Purpose: : To determine whether greater long-term IOP variability among observation participants increases the probability of developing POAG.

Methods: : Observation participants needed to have at least 3 study untreated IOPs to be included in this analysis. Univariate and multivariate Cox proportional hazards models were used to assess measures of IOP variability (standard deviation [SD], maximum [MAX], and range) on the probability of developing POAG. Data were censored after initiation of topical hypotensive medication. IOP variables were categorized into quartiles due to non-linearity. Multivariate (MV) models included baseline age, central corneal thickness (CCT), vertical cup to disc ratio (VCD), pattern standard deviation (PSD), mean follow-up (f/up) IOP (instead of baseline IOP) and a measure of IOP variability. C-statistic and calibration chi-square were used to asses predictive accuracy of models.

Results: : 696 of 819 participants randomized to observation had ≥ 3 untreated IOP measurements for inclusion in this analysis. The sample included 90 incident cases of POAG. Mean f/up IOP was 24.1 mmHg + 3.1 and mean duration of f/up was 6.4 years + 1.4. In univariate models, IOP SD (p=0.02) and MAX (p<0.0001) were statistically significant, range was not statistically significant (p=0.55).

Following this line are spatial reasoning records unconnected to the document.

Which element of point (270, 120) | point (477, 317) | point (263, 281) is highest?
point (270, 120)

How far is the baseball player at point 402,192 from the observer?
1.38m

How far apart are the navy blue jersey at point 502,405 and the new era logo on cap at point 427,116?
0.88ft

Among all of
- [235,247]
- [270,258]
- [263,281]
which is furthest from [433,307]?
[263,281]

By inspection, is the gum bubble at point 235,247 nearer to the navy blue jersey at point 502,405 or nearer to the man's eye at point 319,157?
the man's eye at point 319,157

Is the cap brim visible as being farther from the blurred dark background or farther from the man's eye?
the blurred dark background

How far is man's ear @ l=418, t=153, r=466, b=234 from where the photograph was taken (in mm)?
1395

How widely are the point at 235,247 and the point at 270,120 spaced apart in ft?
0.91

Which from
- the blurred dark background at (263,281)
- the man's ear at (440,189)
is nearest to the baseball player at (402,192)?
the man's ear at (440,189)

In MV models which included baseline age, CCT, VCD, PSD and mean f/up IOP, none of the measures of IOP variability was statistically significant (SD p=0.25, MAX p=0.98, range p=0.25). The c-statistic and calibration X2 for the MV prediction model without IOP variability were 0.82 and 6.41, respectively. The addition of IOP SD or MAX or range to this model did not improve the predictive accuracy (c-statistic of 0.82, 0.82 and 0.82, respectively and calibration X2 of 6.91, 6.14 and 2.24, respectively).

Conclusions: : Measures of IOP variability (SD, MAX, range) did not improve the predictive accuracy of the MV prediction model (baseline age, CCT, VCD, PSD and mean f/up IOP) in this sample.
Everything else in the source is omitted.